ジャムシード星域カッファ星系で二四時間、エルゴン星域シャンプール星系で二四時間。民間船側の応急修理と補給と休養の後、帰還船団は一隻もかけることなく一月二七日。エル=ファシル星域エル=ファシル星系へと到着を果たした。ヤン=ウェンリーと共にこの星系を脱出してから一八箇月。三分の一以下とはいえ、エル=ファシル住民の一年半に及ぶ避難生活は終わりを告げた。
「またここに来るとは、二箇月前まで思いもしなかったぜ」
エル=ファシル宇宙港航法管制センターで、軍側との引継ぎを前日に控えたエルヴェスタム『管制士長』が、艦隊側からの立ち合いとして同席した俺を、センターの下層展望室に誘った。
三〇〇万人の住民がいた頃、この展望室は眼下に惑星エル=ファシルを展望できるスポットとして、それなりに賑わっていたという。特に日曜・祝祭日となれば若い家族連れやカップルで溢れていて、彼ら相手に商売するレストランや売店も多くあったそうだ。勿論最低限の要員しかいない現在は店も開いていないし、人影すらない。

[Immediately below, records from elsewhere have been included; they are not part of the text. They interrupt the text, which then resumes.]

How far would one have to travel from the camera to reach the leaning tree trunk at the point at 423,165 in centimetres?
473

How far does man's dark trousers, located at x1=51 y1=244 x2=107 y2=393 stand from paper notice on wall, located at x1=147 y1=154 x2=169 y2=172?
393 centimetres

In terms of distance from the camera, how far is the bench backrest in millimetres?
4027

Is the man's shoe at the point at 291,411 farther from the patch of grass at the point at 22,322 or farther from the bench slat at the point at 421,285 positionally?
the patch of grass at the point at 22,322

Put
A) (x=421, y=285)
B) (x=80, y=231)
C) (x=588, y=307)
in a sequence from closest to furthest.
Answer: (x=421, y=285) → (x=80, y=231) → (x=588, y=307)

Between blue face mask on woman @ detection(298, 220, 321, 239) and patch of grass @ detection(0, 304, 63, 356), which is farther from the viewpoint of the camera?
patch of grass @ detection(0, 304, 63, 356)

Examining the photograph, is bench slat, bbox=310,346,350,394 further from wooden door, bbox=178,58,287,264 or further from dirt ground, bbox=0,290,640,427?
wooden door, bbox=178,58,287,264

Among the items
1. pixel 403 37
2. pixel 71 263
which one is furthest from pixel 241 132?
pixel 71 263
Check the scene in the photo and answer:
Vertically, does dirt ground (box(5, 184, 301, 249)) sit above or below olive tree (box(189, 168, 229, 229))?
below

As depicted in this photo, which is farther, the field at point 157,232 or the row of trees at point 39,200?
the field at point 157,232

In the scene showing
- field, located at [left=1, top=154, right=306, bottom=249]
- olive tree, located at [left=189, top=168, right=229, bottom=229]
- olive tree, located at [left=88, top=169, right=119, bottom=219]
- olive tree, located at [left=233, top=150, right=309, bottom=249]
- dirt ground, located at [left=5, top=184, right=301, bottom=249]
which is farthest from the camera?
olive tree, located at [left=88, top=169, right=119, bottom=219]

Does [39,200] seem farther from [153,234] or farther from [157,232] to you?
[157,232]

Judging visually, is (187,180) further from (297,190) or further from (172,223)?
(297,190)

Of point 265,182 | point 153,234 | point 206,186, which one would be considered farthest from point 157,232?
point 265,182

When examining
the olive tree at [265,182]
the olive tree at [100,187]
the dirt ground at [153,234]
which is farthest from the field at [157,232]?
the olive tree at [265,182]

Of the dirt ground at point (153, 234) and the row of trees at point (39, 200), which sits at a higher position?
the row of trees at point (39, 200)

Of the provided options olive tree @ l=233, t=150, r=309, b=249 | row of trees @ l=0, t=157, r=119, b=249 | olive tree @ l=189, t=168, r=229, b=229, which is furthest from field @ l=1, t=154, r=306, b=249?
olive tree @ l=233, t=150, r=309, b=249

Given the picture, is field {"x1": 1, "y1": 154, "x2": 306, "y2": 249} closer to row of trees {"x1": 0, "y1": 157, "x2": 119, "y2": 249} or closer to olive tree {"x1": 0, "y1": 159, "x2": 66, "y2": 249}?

そんな場所に俺を連れてきたということは、誰にも聞かれたくない何か言いたいことがあるんだろうと思って視線で話を促すと、エルヴェスダム氏は頭を掻きながら言った。
「軍事作戦を進めているんだろ? 帰還船団を隠れ蓑にして」
「ええ、まぁそうです」
「第四四高速機動集団だけじゃねぇ、もっと大規模な兵力を動員する軍事作戦だ。イゼルローン要塞攻略は去年失敗に終わっているから、そこまで行くわけじゃねぇだろうが」
「そうですね」
「脅迫されている俺の仕事は、第四四高速機動集団の艦艇データを宇宙港航法管制センター内で一時的に星系内にいるように偽装することと……ほかに何をすればいいんだ?」
「三〇隻ほど停泊しつつも積み荷を降ろさないまま離脱する巨大輸送艦を見逃してもらうこと、ですね」
不正と言えば不正だ。軍がこのまま航法管制センターを管理しておけば、『適当に』処理できる話だが、軍属から航路局に戻ることになるエルヴェスダム氏がやれば犯罪になる。勿論作戦終了次第、内容は公表されず『不起訴処分』にはなるだろうが、露見すれば一時的とはいえ氏が汚名を被ることになる。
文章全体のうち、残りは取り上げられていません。